WORK TASK A:
Name every amenity that the healthcare news roundup lists as an example of social prescribing.
WORK TASK B:
According to the healthcare news roundup, how many older adults were in the loneliness study?
WORK TASK C:
Write the next part of the healthcare news roundup, picking up after its final sentence.

PASSAGE:
──────────────────────────────
The coronavirus continued to top the healthcare headlines this week, but there was also news of the first clinical guidance for what could be a breakthrough Alzheimer’s drug and two new studies on older adults. The following are some of the healthcare headlines for the week of July 25.
Delta Variant Mutations Allow Virus To Spread Twice As Fast
Kaiser Health News reported that the Delta coronavirus variant has kept some of the most successful mutations found in earlier variants, but also contains new genetic changes that enable it to spread twice as fast. This article examines various mutations of the Delta variant, including a spike mutation called P681R, which closely resembles a mutation in the alpha variant that appears to produce higher viral loads in patients. A further Delta mutation called L452R also affects the receptor-binding domain and acts to prevent antibodies from neutralizing the virus. These mutations appear to be more formidable as a team than alone.
Loneliness In Older Adults Linked To Higher Rates Of Certain Drug Prescriptions, Study Finds
McKnight’s Long-Term Care News reported that a new study of 6,000 older adults found that a higher degree of loneliness was associated with a greater proportion of prescriptions for opioids, anti-anxiety medications and sedatives. Those adults also used antidepressants, sleep medications and benzodiazepines at double the rate of their non-lonely peers. Researchers warned that medications may not treat the underlying social experience of loneliness and recommend that clinicians prescribe fewer psychotropic drugs for older adults who are lonely. Instead, they suggested social prescribing, or linking patients to amenities like senior centers, exercise classes, grief groups or volunteer programs.
──────────────────────────────
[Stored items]
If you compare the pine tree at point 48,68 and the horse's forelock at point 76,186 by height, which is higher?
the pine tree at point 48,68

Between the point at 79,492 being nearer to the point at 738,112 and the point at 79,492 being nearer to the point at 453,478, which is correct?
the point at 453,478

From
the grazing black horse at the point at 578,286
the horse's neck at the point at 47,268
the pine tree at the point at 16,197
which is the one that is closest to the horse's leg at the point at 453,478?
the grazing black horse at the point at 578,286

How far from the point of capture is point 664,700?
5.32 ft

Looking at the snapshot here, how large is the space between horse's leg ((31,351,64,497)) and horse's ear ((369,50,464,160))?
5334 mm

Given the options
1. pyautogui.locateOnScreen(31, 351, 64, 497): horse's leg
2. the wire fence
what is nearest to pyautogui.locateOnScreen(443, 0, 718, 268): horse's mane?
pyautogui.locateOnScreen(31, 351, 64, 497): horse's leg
──────────────────────────────
EXPECTED OUTPUT A:
Senior centers, exercise classes, grief groups and volunteer programs.

EXPECTED OUTPUT B:
6,000 older adults.

EXPECTED OUTPUT C:
Many Americans Think Their Communities Are Providing Good Community Support For Older Adults, AP-NORC Poll Finds
The AP reported that many Americans believe their communities are doing a good job meeting the needs of older adults, but white people may be better equipped than people of color to age within their communities, according to a new survey from The Associated Press-NORC Center for Public Affairs Research. According to the poll, 46% of Americans say their area is doing a good job providing access to healthcare for older adults, compared with 15% saying it does a poor job.
First Clinical Guidance For Alzheimer’s Drug Aducanumab Published
McKnight’s Long-Term Care News reported that the first clinical guidelines for appropriately using the newly approved Alzheimer’s drug aducanumab have been published in the Journal of Prevention of Alzheimer’s Disease. The Food and Drug Administration previously restricted the therapy’s use to patients with early disease, mild cognitive impairment or mild dementia due to Alzheimer’s, and the new guidelines fill the gaps between the FDA’s prescribing information and real-world implementation of this treatment.